* TASK DETAILS *
Transcribe exactly the lines that fall between the one holding "1. Open the" and the one holding "7. Plug in the", inclusive, from the entries below.

━━━━━ RECORD EXTRACTS ━━━━━

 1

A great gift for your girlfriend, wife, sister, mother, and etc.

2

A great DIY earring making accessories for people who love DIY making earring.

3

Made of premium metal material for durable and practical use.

━━━━━
━━━━━ RECORD EXTRACTS ━━━━━

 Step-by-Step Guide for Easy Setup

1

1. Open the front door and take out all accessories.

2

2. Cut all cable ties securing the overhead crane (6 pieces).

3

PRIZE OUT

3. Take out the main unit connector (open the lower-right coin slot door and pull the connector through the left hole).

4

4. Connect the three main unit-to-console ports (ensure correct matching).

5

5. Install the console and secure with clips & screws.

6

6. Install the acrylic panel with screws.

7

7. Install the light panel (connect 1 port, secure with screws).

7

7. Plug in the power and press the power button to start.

━━━━━

* EXERCISE RESPONSE *
1. Open the front door and take out all accessories.

2

2. Cut all cable ties securing the overhead crane (6 pieces).

3

PRIZE OUT

3. Take out the main unit connector (open the lower-right coin slot door and pull the connector through the left hole).

4

4. Connect the three main unit-to-console ports (ensure correct matching).

5

5. Install the console and secure with clips & screws.

6

6. Install the acrylic panel with screws.

7

7. Install the light panel (connect 1 port, secure with screws).

7

7. Plug in the power and press the power button to start.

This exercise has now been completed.